4.4 Comparisons with State-of-the-Arts Methods on the Caltech Dataset

We have also conducted experiments on the Caltech dataset, which is the large-scale dataset for pedestrian detection. This dataset features low resolution of pedestrians in the city road, which is captured by a camera fixed in the car. It’s one of the most challenging datasets, due to low resolution and occlusion in the video.

Fig. 8
figure 8

Comparisons with state-of-arts in INIRA dataset

We evaluated our detector with ROC curve with miss rate@FPPI in Fig. 9a. The comparison results indicate that both of the PDV and PDV \(+\) LPP methods can achieve state-of-the arts results on this low resolution dataset. The PDV \(+\) LPP achieves an average miss rate of 24.42 % which is best among all the compared methods, such as ACF [28], InformedHaar [14] and LDCF [30]. The phenomenon also coincides with the results on the INRIA dataset. The results also indicate that PDV performs much better for the low resolution pedestrians and the PDV \(+\) LPP performs best for both high resolution and low resolution dataset. Furthermore, our method has achieved best performance for almost all the hand-crafted feature on this dataset.

We also evaluated our detector with the recall-precision curve, which is shown in Fig. 9b. Our method (PDV \(+\) LPP) is also better than other methods, but the difference of average precision between PDV and PDV \(+\) LPP is small (less than 1 %). Surprisingly, our PDV is slightly worse than LDCF in miss rate@FPPI curve, but the results reversed in average precision of the recall-precision curve. We think the reason behind that these two detectors have different performance when the recall approximately equal to 0.78. Our detector is better than inforHaar when recall rate is less than 0.78 and slightly worse when recall is greater than 0.78.

Fig. 9
figure 9

Comparison with state-of-the-arts methods on Caltech dataset

4.5 Sample Detections on the INRIA and Caltech Datasets

In this section, some sample detections on the INRIA and Caltech dataset are provided, which are shown in Figs. 10 and 11 respectively. From Fig. 10, it can be seen that the most challenge scenario in this dataset is that many pedestrians overlap with others and some pedestrians carry package can also lead to false negative. Another situation is the deformation of pedestrians which is quite difficult to detect for a single rigid pedestrian detector. From Fig. 11, it can be concluded that the current best detector still have a long way to go. There’re lots of false positives appear in the image which is due to the small size of the pedestrians. It also can be found that, in some scenarios, the quality of the image is quite difficult even for human being to observe due to image blurring and low resolution.

Fig. 10
figure 10

Sample detections on INRIA dataset

Fig. 11
figure 11

Sample detections on Caltech dataset

4.6 Runtime Comparison

Our detector is implemented with Matlab R2014b and visual studio 2013 on DELL workstation of Precision T7610 (8 core CPU E5-2650 \(\times 2\), 2.6 GHz, 64G). It takes about 6 h to train a four-stage detector and the detection speed for a \(640\times 480\) image can get approximately 20 fps. The speed of our detectors with different features using average number of weak classifiers to reject a background patch is called Average Reject Number in Table 1. We can see that both of the PDV and PDV \(+\) LPP method are slower than the original ACF features.

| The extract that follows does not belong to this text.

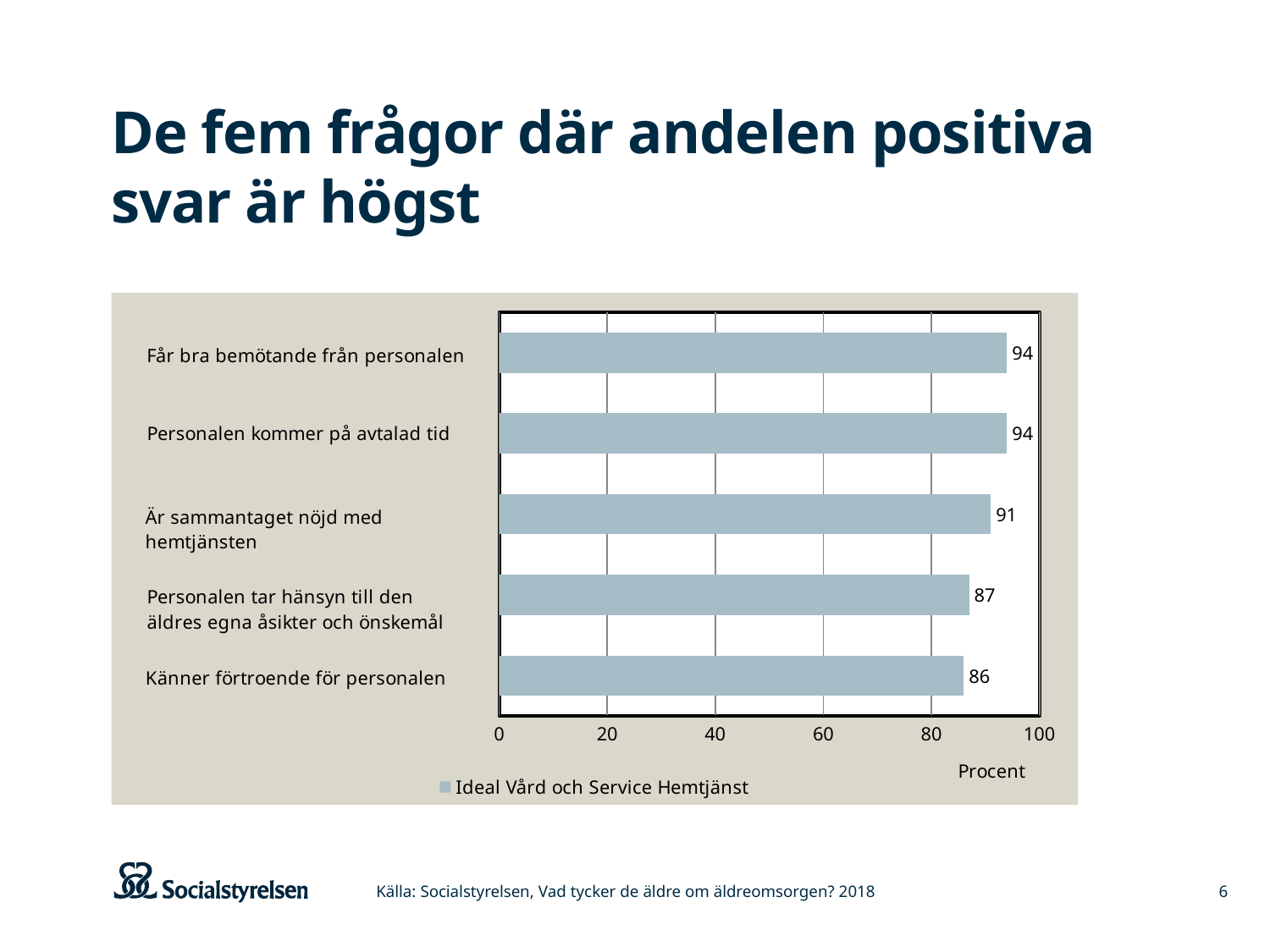
What is the difference between the values for "Personalen kommer på avtalad tid" and "Känner förtroende för personalen"? 8 Which is larger: the value for "Är sammantaget nöjd med hemtjänsten" or the value for "Känner förtroende för personalen"? Är sammantaget nöjd med hemtjänsten What series name does the legend show? Ideal Vård och Service Hemtjänst What is the difference between the values for "Är sammantaget nöjd med hemtjänsten" and "Personalen tar hänsyn till den äldres egna åsikter och önskemål"? 4 How many categories are shown in the chart? 5 Is the value for "Känner förtroende för personalen" greater or less than 80? greater Which category has the lowest value? Känner förtroende för personalen What is the value for "Personalen tar hänsyn till den äldres egna åsikter och önskemål"? 87 What is the value for "Känner förtroende för personalen"? 86 What is the value for "Får bra bemötande från personalen"? 94 What is the value for "Är sammantaget nöjd med hemtjänsten"? 91 What kind of chart is shown on the slide? bar chart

Table 1 Runtime comparison

5 Conclusion

We have proposed a supervised local high-order differential channel feature for pedestrian detection, which make use of the labels of the positive samples in the feature design process. This feature can achieve state-of-the-art results compared with other hand-crafted features on both the INRIA and Caltech datasets, which indicate that the supervision of label is helpful in designing discriminative features. Furthermore, we also point out that the most challenge problems of these two dataset, which still need to be focus on. Our future work will study on the occlusion reasoning for overlapping pedestrians which have a large space to improve the performance.